Abrams also decried the bill’s restriction on solicitation at polling places, saying it deprived voters — waiting in long lines to vote — of water. That was false, as unattended water coolers are permitted at polling places and people are also allowed to bring their own water if they want.
Abrams, Major League Baseball, and other opponents and boycotters of the bill were forced to face their false notions about the bill after the state’s 2022 primary shattered turnout records, as laid out by a Washington Post op-ed.
In an apparent veiled response to the polling lag among black voters, Abrams’ George Soros-funded One Georgia group came out with a new ad this week repeating claims of voter suppression, warning that Kemp cannot win if minority voters “show up to vote.”
Kemp noted as he spoke about Abrams that her various attacks on him are an indication she is “desperate.”
“I think Stacey Abrams is a desperate political candidate, quite honestly, right now. I mean, they’re changing their attack just about every other day trying to get something to stick. The problem that she has right now, is that I have a record, and all Georgians know what that record is,” Kemp said. “We have a great economy. We fought hard to make sure we have secure elections, but we’ve also had record turnout.”

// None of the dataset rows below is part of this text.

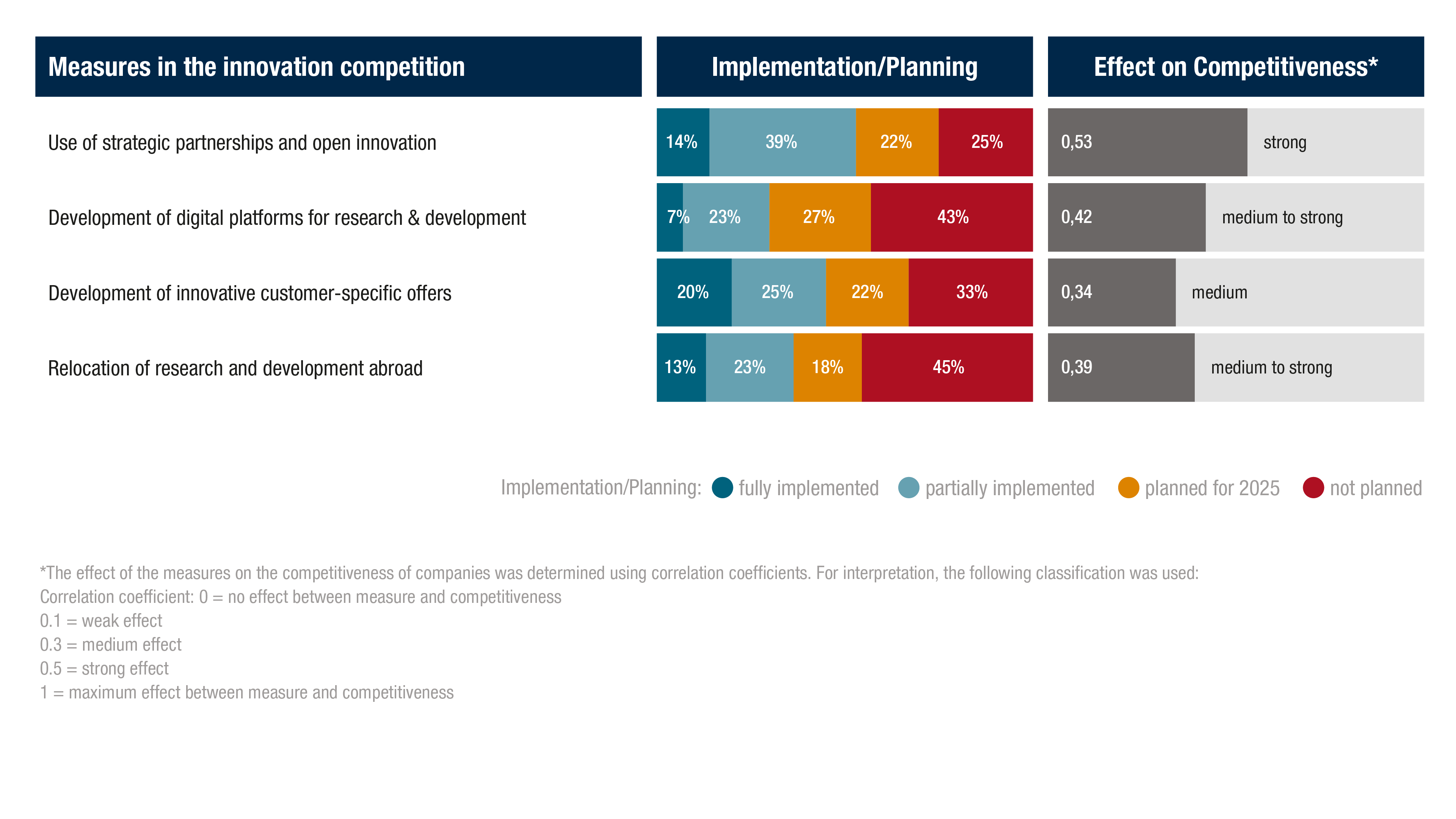 | Measures in the innovation competition | Implementation/Planning | Effect on Competitiveness* |
|---|---|---|
| Use of strategic partnerships and open innovation | 14% 39% 22% 25% | 0,53 strong |
| Development of digital platforms for research & development | 7% 23% 27% 43% | 0,42 medium to strong |
| Development of innovative customer-specific offers | 20% 25% 22% 33% | 0,34 medium |
| Relocation of research and development abroad | 13% 23% 18% 45% | 0,39 medium to strong |

Implementation/Planning: fully implemented partially implemented planned for 2025 not planned

*The effect of the measures on the competitiveness of companies was determined using correlation coefficients. For interpretation, the following classification was used:
Correlation coefficient: 0 = no effect between measure and competitiveness
0.1 = weak effect
0.3 = medium effect
0.5 = strong effect
1 = maximum effect between measure and competitiveness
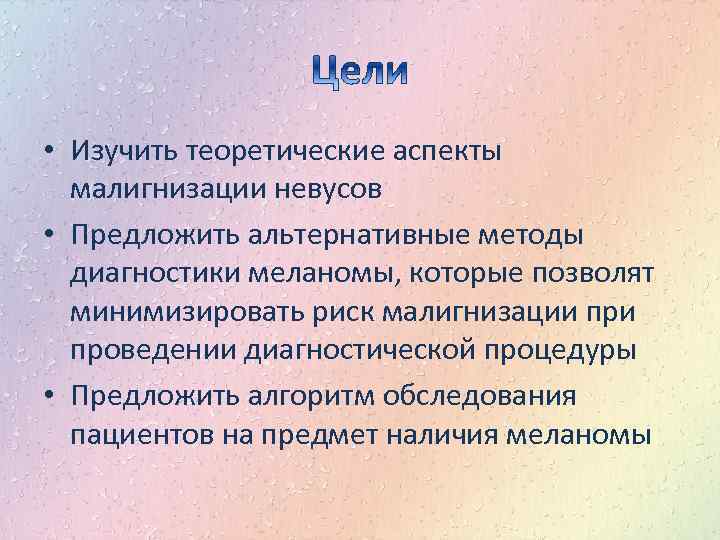 Цели

• Изучить теоретические аспекты малигнизации невусов

• Предложить альтернативные методы диагностики меланомы, которые позволят минимизировать риск малигнизации при проведении диагностической процедуры

• Предложить алгоритм обследования пациентов на предмет наличия меланомы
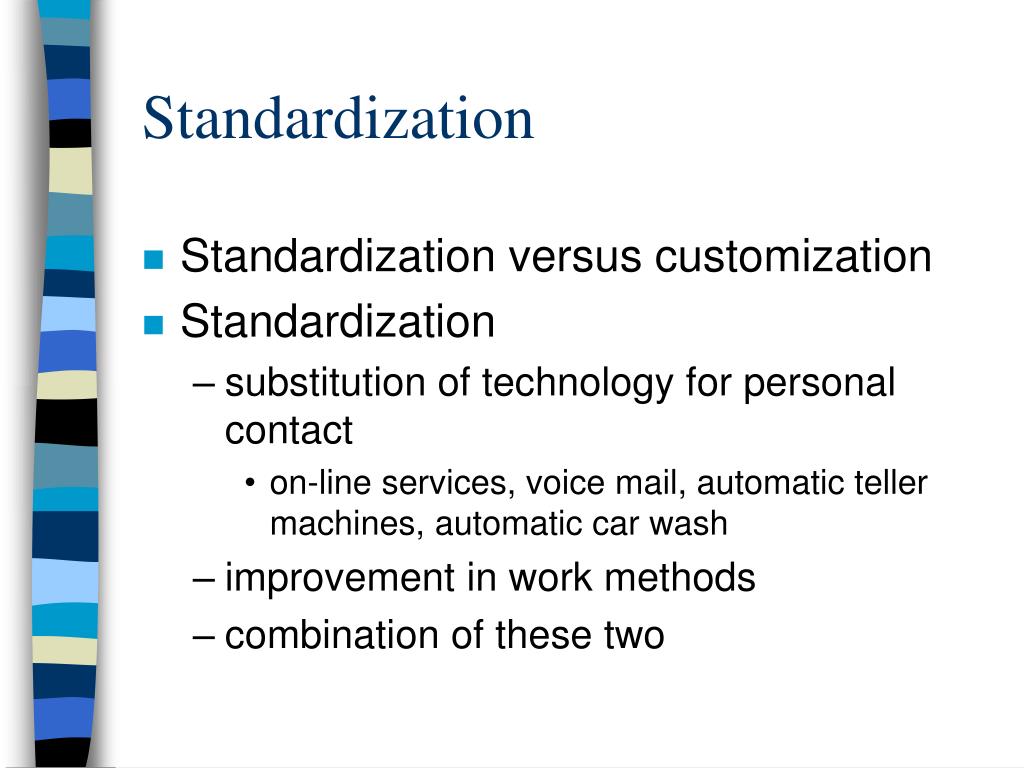 Standardization

- Standardization versus customization
- Standardization
  – substitution of technology for personal contact
    • on-line services, voice mail, automatic teller machines, automatic car wash
  – improvement in work methods
  – combination of these two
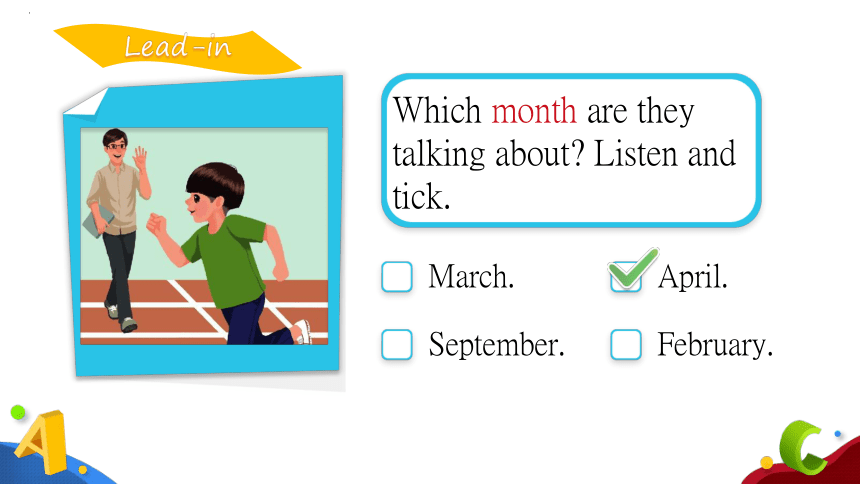 Lead-in

Which month are they talking about? Listen and tick.

March.
April.
September.
February.

A
C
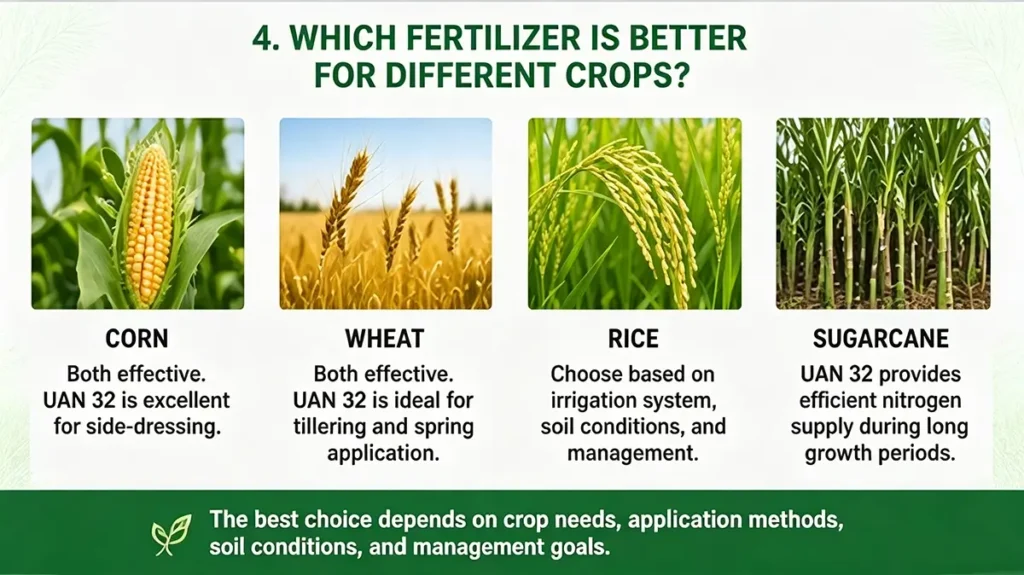 4. WHICH FERTILIZER IS BETTER FOR DIFFERENT CROPS?

CORN
Both effective. UAN 32 is excellent for side-dressing.

WHEAT
Both effective. UAN 32 is ideal for tillering and spring application.

RICE
Choose based on irrigation system, soil conditions, and management.

SUGARCANE
UAN 32 provides efficient nitrogen supply during long growth periods.

The best choice depends on crop needs, application methods, soil conditions, and management goals.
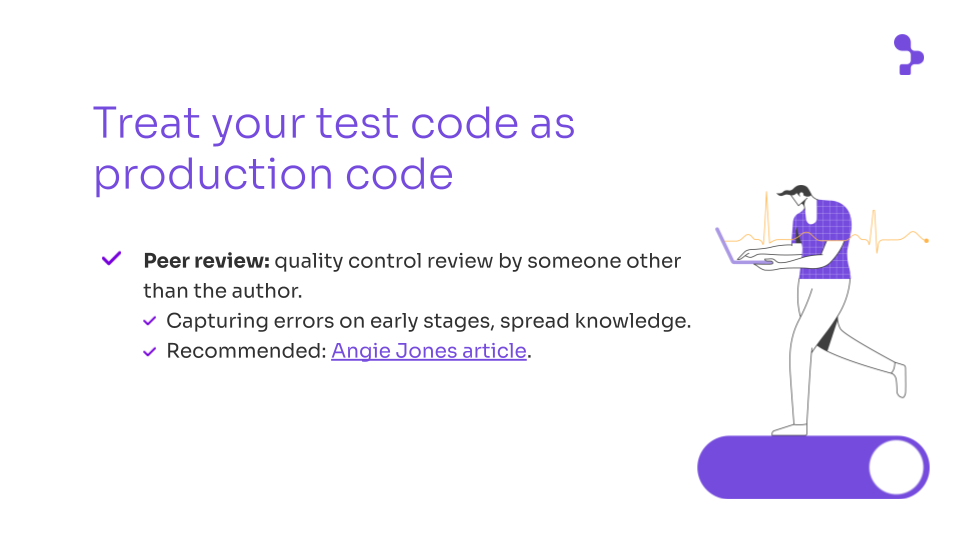 Treat your test code as production code

Peer review: quality control review by someone other than the author.

Capturing errors on early stages, spread knowledge.

Recommended: Angie Jones article.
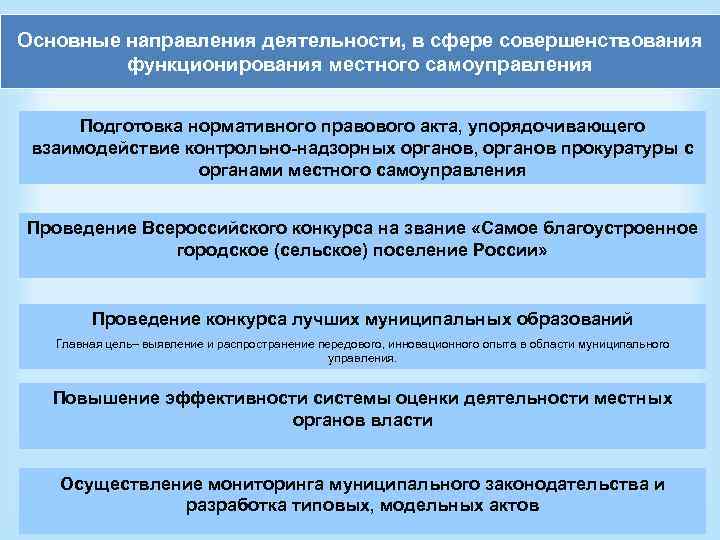 Основные направления деятельности, в сфере совершенствования функционирования местного самоуправления

Подготовка нормативного правового акта, упорядочивающего взаимодействие контрольно-надзорных органов, органов прокуратуры с органами местного самоуправления

Проведение Всероссийского конкурса на звание «Самое благоустроенное городское (сельское) поселение России»

Проведение конкурса лучших муниципальных образований

Главная цель– выявление и распространение передового, инновационного опыта в области муниципального управления.

Повышение эффективности системы оценки деятельности местных органов власти

Осуществление мониторинга муниципального законодательства и разработка типовых, модельных актов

Despite polling among black voters appearing problematic for Abrams, and despite several outlets, including the Post, Bloomberg, the Los Angeles Times, and the Atlanta Journal-Constitution, taking note of the issue, Abrams is calling the observations “manufactured.”
The Georgia Democrat told Fox News’s Shannon Bream in a television appearance on Sunday, “I think it’s a manufactured crisis designed to suppress turnout … I’ve done more than fifty events in the black community.”
Abrams added, “I’m excited about the turnout we’re seeing. I’m excited about the engagement that we’re seeing. I know, however, that every election cycle there has to be some worry, and in this case, it is a worry that’s being manufactured.”